THE WEEK OF TRINITY XVII – SATURDAY 

LESSON: MATTHEW 20:20‒28 

“The tax collector, standing far off, would not even lift up his eyes to heaven, but beat his breast, saying, ‘God, be merciful to me, a sinner!’ I tell you, this man went down to his house justified rather than the other; for everyone who exalts himself will be humbled, but he who humbles himself will be exalted.” Luke 18:13‒14 

St. Augustine adds a gloss at this point. I wish he had left it somewhere on the way because it smells of Adam’s cask. He says, “A ruler should not push the matter of humility too far lest the prestige of his government may be weakened thereby.” That is speaking like a heathen and worldling and not as a Christian. But we can forgive him this mistake; not even in the saints is everything perfect. 
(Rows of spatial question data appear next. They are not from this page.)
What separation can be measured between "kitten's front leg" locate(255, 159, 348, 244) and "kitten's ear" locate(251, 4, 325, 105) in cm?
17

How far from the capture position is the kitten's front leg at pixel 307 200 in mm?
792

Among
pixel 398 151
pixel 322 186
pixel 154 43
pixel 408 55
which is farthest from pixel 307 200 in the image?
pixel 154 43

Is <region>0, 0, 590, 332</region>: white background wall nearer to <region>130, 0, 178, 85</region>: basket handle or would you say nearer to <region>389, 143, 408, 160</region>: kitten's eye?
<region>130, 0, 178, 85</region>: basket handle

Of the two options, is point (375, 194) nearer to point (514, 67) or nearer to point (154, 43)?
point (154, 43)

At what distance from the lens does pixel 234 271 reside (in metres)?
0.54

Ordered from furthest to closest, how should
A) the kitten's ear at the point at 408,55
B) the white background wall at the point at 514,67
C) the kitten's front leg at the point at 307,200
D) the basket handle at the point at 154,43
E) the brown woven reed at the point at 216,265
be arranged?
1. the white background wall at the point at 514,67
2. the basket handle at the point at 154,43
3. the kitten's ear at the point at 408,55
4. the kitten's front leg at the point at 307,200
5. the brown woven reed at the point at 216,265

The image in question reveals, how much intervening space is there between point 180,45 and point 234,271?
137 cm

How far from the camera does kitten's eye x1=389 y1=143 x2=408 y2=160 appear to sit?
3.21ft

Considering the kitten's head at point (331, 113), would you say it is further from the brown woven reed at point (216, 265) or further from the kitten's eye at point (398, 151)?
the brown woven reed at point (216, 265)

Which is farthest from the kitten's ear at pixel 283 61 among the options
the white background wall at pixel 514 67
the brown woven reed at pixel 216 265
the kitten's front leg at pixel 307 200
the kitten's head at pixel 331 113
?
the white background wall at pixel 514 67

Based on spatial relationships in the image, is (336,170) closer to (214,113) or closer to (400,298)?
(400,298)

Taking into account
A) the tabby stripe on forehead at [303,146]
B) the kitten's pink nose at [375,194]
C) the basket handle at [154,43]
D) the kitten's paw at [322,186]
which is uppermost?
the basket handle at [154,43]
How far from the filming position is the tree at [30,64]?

The sum and substance of this Gospel, then, is: Love and necessity are above all laws, and there is no law which should not be slanted and bent according to love. If this cannot be done with any particular law, it should be abolished, even if it has been set up by an angel from heaven. All this should be of great service in strengthening our hearts and conscience. On this basis, the Lord teaches us here how to humble ourselves and subject ourselves to others. 

SL 11:1685 (27‒28) 
AE 79:154‒161 

PRAYER: Lord God, always look upon us in Your mercy and grace, and empty us of the false pride that so easily clings to us as children of Adam. Grant that we may walk in the paths of true humility, in and through our Savior Jesus Christ. Amen.